Bird Amanda J, Labbé Simon
Departments of Human Nutrition and Molecular Genetics, The Ohio State University, 1787 Neil Avenue, Columbus, OH 43210, USA.
Département de Biochimie, Faculté de médecine et des sciences de la santé, Pavillon Z-8, 3201, Jean Mignault, Sherbrooke, QC J1E 4K8, Canada.
Mol Microbiol. 2017 Dec;106(5):673-677. doi: 10.1111/mmi.13856. Epub 2017 Oct 26.
The zinc-responsive transcription activator Zap1 plays a central role in zinc homeostasis in the budding yeast Saccharomyces cerevisiae.
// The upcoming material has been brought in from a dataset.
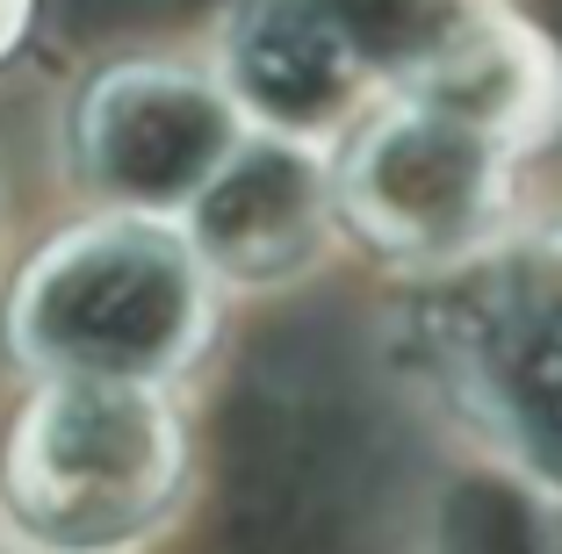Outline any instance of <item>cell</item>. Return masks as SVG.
I'll return each mask as SVG.
<instances>
[{"instance_id": "5b68a950", "label": "cell", "mask_w": 562, "mask_h": 554, "mask_svg": "<svg viewBox=\"0 0 562 554\" xmlns=\"http://www.w3.org/2000/svg\"><path fill=\"white\" fill-rule=\"evenodd\" d=\"M418 325L447 410L519 483L562 497V230H505L432 274Z\"/></svg>"}, {"instance_id": "7a4b0ae2", "label": "cell", "mask_w": 562, "mask_h": 554, "mask_svg": "<svg viewBox=\"0 0 562 554\" xmlns=\"http://www.w3.org/2000/svg\"><path fill=\"white\" fill-rule=\"evenodd\" d=\"M216 325V281L181 224L116 216L50 238L8 295V346L36 382L166 389L195 368Z\"/></svg>"}, {"instance_id": "277c9868", "label": "cell", "mask_w": 562, "mask_h": 554, "mask_svg": "<svg viewBox=\"0 0 562 554\" xmlns=\"http://www.w3.org/2000/svg\"><path fill=\"white\" fill-rule=\"evenodd\" d=\"M181 489V410L131 382H44L0 454V519L30 554H137Z\"/></svg>"}, {"instance_id": "6da1fadb", "label": "cell", "mask_w": 562, "mask_h": 554, "mask_svg": "<svg viewBox=\"0 0 562 554\" xmlns=\"http://www.w3.org/2000/svg\"><path fill=\"white\" fill-rule=\"evenodd\" d=\"M562 131V58L519 15L390 94L339 145V224L397 267L447 274L505 238L519 159Z\"/></svg>"}, {"instance_id": "3957f363", "label": "cell", "mask_w": 562, "mask_h": 554, "mask_svg": "<svg viewBox=\"0 0 562 554\" xmlns=\"http://www.w3.org/2000/svg\"><path fill=\"white\" fill-rule=\"evenodd\" d=\"M505 15V0H238L216 80L260 137L347 145L390 94L440 72Z\"/></svg>"}, {"instance_id": "52a82bcc", "label": "cell", "mask_w": 562, "mask_h": 554, "mask_svg": "<svg viewBox=\"0 0 562 554\" xmlns=\"http://www.w3.org/2000/svg\"><path fill=\"white\" fill-rule=\"evenodd\" d=\"M181 230L216 289H281L339 230V188L311 145L252 131L246 151L210 180V195L181 216Z\"/></svg>"}, {"instance_id": "8992f818", "label": "cell", "mask_w": 562, "mask_h": 554, "mask_svg": "<svg viewBox=\"0 0 562 554\" xmlns=\"http://www.w3.org/2000/svg\"><path fill=\"white\" fill-rule=\"evenodd\" d=\"M246 137L252 123L232 87L173 58L109 66L72 115V159L101 210L159 216V224H181L210 195V180L246 151Z\"/></svg>"}, {"instance_id": "ba28073f", "label": "cell", "mask_w": 562, "mask_h": 554, "mask_svg": "<svg viewBox=\"0 0 562 554\" xmlns=\"http://www.w3.org/2000/svg\"><path fill=\"white\" fill-rule=\"evenodd\" d=\"M30 22H36V0H0V66L30 44Z\"/></svg>"}]
</instances>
In zinc-deficient cells, Zap1 binds to zinc responsive elements in target gene promoters and activates gene expression. In most cases, Zap1-dependent gene activation results in increased levels of mRNAs and proteins. However, Zap1-dependent activation of RTC4 results in increased levels of the RTC4 mRNA and decreased levels of the Rtc4 protein. This atypical regulation results from Zap1-mediated changes in the transcriptional start site for RTC4 and the production of a RTC4 transcript with a longer 5' leader. This long RTC4 transcript contains small upstream open reading frames that prevent translation of the downstream RTC4 ORF. The new studies with Zap1 highlight how a transcriptional activator can facilitate decreased protein expression.
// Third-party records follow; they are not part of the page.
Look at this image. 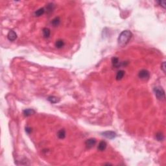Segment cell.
Listing matches in <instances>:
<instances>
[{
    "instance_id": "cell-12",
    "label": "cell",
    "mask_w": 166,
    "mask_h": 166,
    "mask_svg": "<svg viewBox=\"0 0 166 166\" xmlns=\"http://www.w3.org/2000/svg\"><path fill=\"white\" fill-rule=\"evenodd\" d=\"M54 9V5L52 3H50L49 4H47L46 6V11L47 13L52 12L53 10Z\"/></svg>"
},
{
    "instance_id": "cell-15",
    "label": "cell",
    "mask_w": 166,
    "mask_h": 166,
    "mask_svg": "<svg viewBox=\"0 0 166 166\" xmlns=\"http://www.w3.org/2000/svg\"><path fill=\"white\" fill-rule=\"evenodd\" d=\"M64 42L62 40H60V39L57 40L56 43H55V46L57 47L58 49L62 48V47H64Z\"/></svg>"
},
{
    "instance_id": "cell-18",
    "label": "cell",
    "mask_w": 166,
    "mask_h": 166,
    "mask_svg": "<svg viewBox=\"0 0 166 166\" xmlns=\"http://www.w3.org/2000/svg\"><path fill=\"white\" fill-rule=\"evenodd\" d=\"M156 140L159 141H163L164 140V136L163 134L162 133V132H159L158 133H156Z\"/></svg>"
},
{
    "instance_id": "cell-17",
    "label": "cell",
    "mask_w": 166,
    "mask_h": 166,
    "mask_svg": "<svg viewBox=\"0 0 166 166\" xmlns=\"http://www.w3.org/2000/svg\"><path fill=\"white\" fill-rule=\"evenodd\" d=\"M44 12H45V9L44 8H40L34 12V15L37 16V17H39V16H41L42 15H43Z\"/></svg>"
},
{
    "instance_id": "cell-13",
    "label": "cell",
    "mask_w": 166,
    "mask_h": 166,
    "mask_svg": "<svg viewBox=\"0 0 166 166\" xmlns=\"http://www.w3.org/2000/svg\"><path fill=\"white\" fill-rule=\"evenodd\" d=\"M57 136L59 139H64L66 137V131L64 129H60L57 133Z\"/></svg>"
},
{
    "instance_id": "cell-6",
    "label": "cell",
    "mask_w": 166,
    "mask_h": 166,
    "mask_svg": "<svg viewBox=\"0 0 166 166\" xmlns=\"http://www.w3.org/2000/svg\"><path fill=\"white\" fill-rule=\"evenodd\" d=\"M96 144V140L95 138H90L86 141L85 145L86 146V147L88 149H91L93 147H94V145Z\"/></svg>"
},
{
    "instance_id": "cell-1",
    "label": "cell",
    "mask_w": 166,
    "mask_h": 166,
    "mask_svg": "<svg viewBox=\"0 0 166 166\" xmlns=\"http://www.w3.org/2000/svg\"><path fill=\"white\" fill-rule=\"evenodd\" d=\"M132 36V33H131V31L126 30V31H123L121 32L117 39V42L119 46H124L125 45H127L131 40Z\"/></svg>"
},
{
    "instance_id": "cell-21",
    "label": "cell",
    "mask_w": 166,
    "mask_h": 166,
    "mask_svg": "<svg viewBox=\"0 0 166 166\" xmlns=\"http://www.w3.org/2000/svg\"><path fill=\"white\" fill-rule=\"evenodd\" d=\"M25 132L27 133V134H30L31 132H32V129L30 128V127H27L25 128Z\"/></svg>"
},
{
    "instance_id": "cell-3",
    "label": "cell",
    "mask_w": 166,
    "mask_h": 166,
    "mask_svg": "<svg viewBox=\"0 0 166 166\" xmlns=\"http://www.w3.org/2000/svg\"><path fill=\"white\" fill-rule=\"evenodd\" d=\"M138 77L141 80H147L150 77V73L147 70H141L138 73Z\"/></svg>"
},
{
    "instance_id": "cell-2",
    "label": "cell",
    "mask_w": 166,
    "mask_h": 166,
    "mask_svg": "<svg viewBox=\"0 0 166 166\" xmlns=\"http://www.w3.org/2000/svg\"><path fill=\"white\" fill-rule=\"evenodd\" d=\"M154 91L155 93L156 97H157L158 99L159 100H164L165 99V91L163 90V89L160 87H155L154 88Z\"/></svg>"
},
{
    "instance_id": "cell-11",
    "label": "cell",
    "mask_w": 166,
    "mask_h": 166,
    "mask_svg": "<svg viewBox=\"0 0 166 166\" xmlns=\"http://www.w3.org/2000/svg\"><path fill=\"white\" fill-rule=\"evenodd\" d=\"M42 33H43V35H44V38H49L51 34V31L49 28H44L42 29Z\"/></svg>"
},
{
    "instance_id": "cell-8",
    "label": "cell",
    "mask_w": 166,
    "mask_h": 166,
    "mask_svg": "<svg viewBox=\"0 0 166 166\" xmlns=\"http://www.w3.org/2000/svg\"><path fill=\"white\" fill-rule=\"evenodd\" d=\"M106 146H107V143L106 141H101L99 143L98 147H97V149L100 151H104L106 149Z\"/></svg>"
},
{
    "instance_id": "cell-16",
    "label": "cell",
    "mask_w": 166,
    "mask_h": 166,
    "mask_svg": "<svg viewBox=\"0 0 166 166\" xmlns=\"http://www.w3.org/2000/svg\"><path fill=\"white\" fill-rule=\"evenodd\" d=\"M48 101L51 103H57L58 102H59L60 99L54 96H49L48 97Z\"/></svg>"
},
{
    "instance_id": "cell-9",
    "label": "cell",
    "mask_w": 166,
    "mask_h": 166,
    "mask_svg": "<svg viewBox=\"0 0 166 166\" xmlns=\"http://www.w3.org/2000/svg\"><path fill=\"white\" fill-rule=\"evenodd\" d=\"M23 115L25 116V117H29L31 116V115H33V114H35V111L33 109H31V108H28V109H25L24 110L23 112Z\"/></svg>"
},
{
    "instance_id": "cell-7",
    "label": "cell",
    "mask_w": 166,
    "mask_h": 166,
    "mask_svg": "<svg viewBox=\"0 0 166 166\" xmlns=\"http://www.w3.org/2000/svg\"><path fill=\"white\" fill-rule=\"evenodd\" d=\"M7 38L8 40H10V41H14L17 38V34L14 31H10L8 33Z\"/></svg>"
},
{
    "instance_id": "cell-20",
    "label": "cell",
    "mask_w": 166,
    "mask_h": 166,
    "mask_svg": "<svg viewBox=\"0 0 166 166\" xmlns=\"http://www.w3.org/2000/svg\"><path fill=\"white\" fill-rule=\"evenodd\" d=\"M161 69L163 70L164 73H166V62H163L161 66Z\"/></svg>"
},
{
    "instance_id": "cell-5",
    "label": "cell",
    "mask_w": 166,
    "mask_h": 166,
    "mask_svg": "<svg viewBox=\"0 0 166 166\" xmlns=\"http://www.w3.org/2000/svg\"><path fill=\"white\" fill-rule=\"evenodd\" d=\"M101 134L108 139H114L117 136L116 133L113 131H106V132H103Z\"/></svg>"
},
{
    "instance_id": "cell-14",
    "label": "cell",
    "mask_w": 166,
    "mask_h": 166,
    "mask_svg": "<svg viewBox=\"0 0 166 166\" xmlns=\"http://www.w3.org/2000/svg\"><path fill=\"white\" fill-rule=\"evenodd\" d=\"M60 23V18L59 17H56L54 18L53 20L51 21V24L54 27H57L59 25V24Z\"/></svg>"
},
{
    "instance_id": "cell-4",
    "label": "cell",
    "mask_w": 166,
    "mask_h": 166,
    "mask_svg": "<svg viewBox=\"0 0 166 166\" xmlns=\"http://www.w3.org/2000/svg\"><path fill=\"white\" fill-rule=\"evenodd\" d=\"M112 63L113 66L116 67V68H118L120 66H125V64H124V62L123 63V62H119V58H117V57H113L112 58Z\"/></svg>"
},
{
    "instance_id": "cell-10",
    "label": "cell",
    "mask_w": 166,
    "mask_h": 166,
    "mask_svg": "<svg viewBox=\"0 0 166 166\" xmlns=\"http://www.w3.org/2000/svg\"><path fill=\"white\" fill-rule=\"evenodd\" d=\"M124 71H123V70H119V71H118L116 74V80H121L123 78V77H124Z\"/></svg>"
},
{
    "instance_id": "cell-19",
    "label": "cell",
    "mask_w": 166,
    "mask_h": 166,
    "mask_svg": "<svg viewBox=\"0 0 166 166\" xmlns=\"http://www.w3.org/2000/svg\"><path fill=\"white\" fill-rule=\"evenodd\" d=\"M158 3L163 8H166V1H158Z\"/></svg>"
}]
</instances>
锌响应转录激活因子Zap1在出芽酵母酿酒酵母的锌稳态中起着核心作用。在缺锌细胞中,Zap1与靶基因启动子中的锌响应元件结合并激活基因表达。在大多数情况下,Zap1依赖的基因激活导致mRNA和蛋白质水平增加。然而,Zap1依赖的RTC4激活导致RTC4 mRNA水平增加和Rtc4蛋白水平降低。这种非典型调节是由Zap1介导的RTC4转录起始位点的变化以及产生具有更长5'前导序列的RTC4转录本引起的。这个长的RTC4转录本包含小的上游开放阅读框,阻止下游RTC4开放阅读框的翻译。关于Zap1的新研究突出了转录激活因子如何促进蛋白质表达的降低。